To give an indication of a HERCULES C130 payload, and the potential of this technique the following example is provided. In what is termed a combipack, as illustrated in figure 3, containing 75 g of an energy-rich powdered drink, to be diluted in cold water, twinned to a compartment containing 100 g of a high protein stew, based on soya, that requires cooking by the recipient, one combi-pack contains the equivalent of three meals and three drinks, thus one pack per person per day. The payload of a HERCULES can be, for example, 22 appropriately-sized cartons, each carton holding say +/- 4,000 an 4,675 combi-packs. The free-fall payload to the intended drop zone could therefore be 88,000 combination sachets that arrive at the ground intact, in an area defined as a carpet of food.

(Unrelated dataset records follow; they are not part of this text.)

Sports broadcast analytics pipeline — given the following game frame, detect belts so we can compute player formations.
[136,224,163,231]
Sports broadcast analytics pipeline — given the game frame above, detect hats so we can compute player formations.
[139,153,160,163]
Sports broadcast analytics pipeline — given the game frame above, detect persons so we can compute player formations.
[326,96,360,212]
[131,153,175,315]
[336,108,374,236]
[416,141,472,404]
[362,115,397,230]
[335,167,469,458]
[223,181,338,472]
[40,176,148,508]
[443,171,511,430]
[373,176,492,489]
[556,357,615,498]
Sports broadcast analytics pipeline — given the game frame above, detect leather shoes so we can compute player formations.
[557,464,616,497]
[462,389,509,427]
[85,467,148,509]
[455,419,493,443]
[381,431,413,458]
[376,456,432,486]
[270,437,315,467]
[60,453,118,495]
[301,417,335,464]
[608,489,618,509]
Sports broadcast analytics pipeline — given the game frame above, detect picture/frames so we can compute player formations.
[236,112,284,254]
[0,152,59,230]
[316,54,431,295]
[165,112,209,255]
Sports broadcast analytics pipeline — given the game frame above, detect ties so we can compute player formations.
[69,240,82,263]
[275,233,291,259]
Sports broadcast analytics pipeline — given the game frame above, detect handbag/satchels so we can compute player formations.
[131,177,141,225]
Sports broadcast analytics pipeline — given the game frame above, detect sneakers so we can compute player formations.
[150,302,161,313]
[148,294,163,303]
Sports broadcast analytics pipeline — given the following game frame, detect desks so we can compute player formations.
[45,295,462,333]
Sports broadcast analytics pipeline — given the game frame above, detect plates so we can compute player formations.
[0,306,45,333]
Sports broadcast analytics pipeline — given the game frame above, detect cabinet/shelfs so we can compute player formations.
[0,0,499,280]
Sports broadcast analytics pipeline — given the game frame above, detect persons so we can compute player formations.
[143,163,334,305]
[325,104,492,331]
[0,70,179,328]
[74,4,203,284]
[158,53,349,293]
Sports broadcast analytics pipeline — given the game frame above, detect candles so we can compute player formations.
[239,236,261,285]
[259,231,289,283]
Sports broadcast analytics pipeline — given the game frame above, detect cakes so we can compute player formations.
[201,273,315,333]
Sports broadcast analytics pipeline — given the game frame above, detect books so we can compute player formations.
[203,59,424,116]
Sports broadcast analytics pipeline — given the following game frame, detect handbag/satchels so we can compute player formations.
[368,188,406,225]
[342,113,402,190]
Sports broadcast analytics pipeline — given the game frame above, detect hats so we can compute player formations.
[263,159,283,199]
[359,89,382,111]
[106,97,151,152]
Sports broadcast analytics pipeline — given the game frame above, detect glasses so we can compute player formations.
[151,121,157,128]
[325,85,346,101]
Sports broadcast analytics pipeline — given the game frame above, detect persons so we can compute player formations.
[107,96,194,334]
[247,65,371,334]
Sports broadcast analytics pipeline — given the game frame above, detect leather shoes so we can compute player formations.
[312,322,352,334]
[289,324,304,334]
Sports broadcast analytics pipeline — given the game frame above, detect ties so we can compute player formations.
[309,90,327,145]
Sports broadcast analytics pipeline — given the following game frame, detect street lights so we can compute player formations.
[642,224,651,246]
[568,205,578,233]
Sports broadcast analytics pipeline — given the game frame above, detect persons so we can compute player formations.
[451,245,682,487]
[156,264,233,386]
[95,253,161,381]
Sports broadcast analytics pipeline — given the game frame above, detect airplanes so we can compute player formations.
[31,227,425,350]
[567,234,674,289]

Broadly speaking then, two HERCULES aircraft exiting their maximum payload at heights above hand-held portable surface to air missile threat, could potentially feed a population of 40,000 suffering entrapment, with, in theory, sufficient food for days, based on one combi-pack per person per day.

Provision for packs trapped on say roofs and other inaccessible places would cause a small loss of say 5inc.

Claims (9)

Claims

1. An air-drop carton comprising a plurality of sachets, each individually containing food, medical supplies or other aid-related contents in (for example) granular - particularly powdered - form, and a wrapper which packages the sachets to form and define the so-called carton; characterised by the features: a) that each sachet is so sized, shaped and filled or part-filled that, when released from the confines of the wrapper at air-drop altitudes, it tends to feather-fall rather than free-fall earthwards, and b) that the wrapper is so constituted, and so arranged about its sachets, that whilst it tends to hold the sachets in their cartoned format as they sit in an aircraft immediately prior to being air dropped, it is designed to disintegrate from that format sufficiently to release the sachets for individual flight as or shortly after the carton leaves the aircraft.

2. A method of air-dropping food, medical supplies or other aid-related contents, characterised by the features a) that the contents are carried by one or more cartons as defined in the paragraph immediately above, and b) that the or each such carton is released from the aircraft in flight at air-drop altitudes.

3. A sachet a) intended for use in an air-drop carton and b) containing food, medical supplies or other aid-related contents in (for example) granular - particularly powdered - form, characterised by a combination of size, shape, contents and filled or part-filled weight which ensures that when the sachet is released from an aircraft in flight it tends to feather-fall rather than free-fall earthwards.

4. A sachet as claimed in claim 3 wherein the body of the sachet is divided into two or more separate compartments.

5. A sachet as claimed in claim 3 or claim 4 which incorporates an elongate flexible member as a streamer.

6. A sachet as claimed in claim 3 or claim 4 which incorporates a radar scattering means (eg. a length of lightweight metal foil).

7. A sachet as claimed in any of claims 3 to 6 which incorporates a light emitting means, or miniature transmitting devices.

8. A sachet substantially as herein described with reference to and as illustrated by any combination of the appropriate drawings.

9. An air-drop carton substantially as herein described.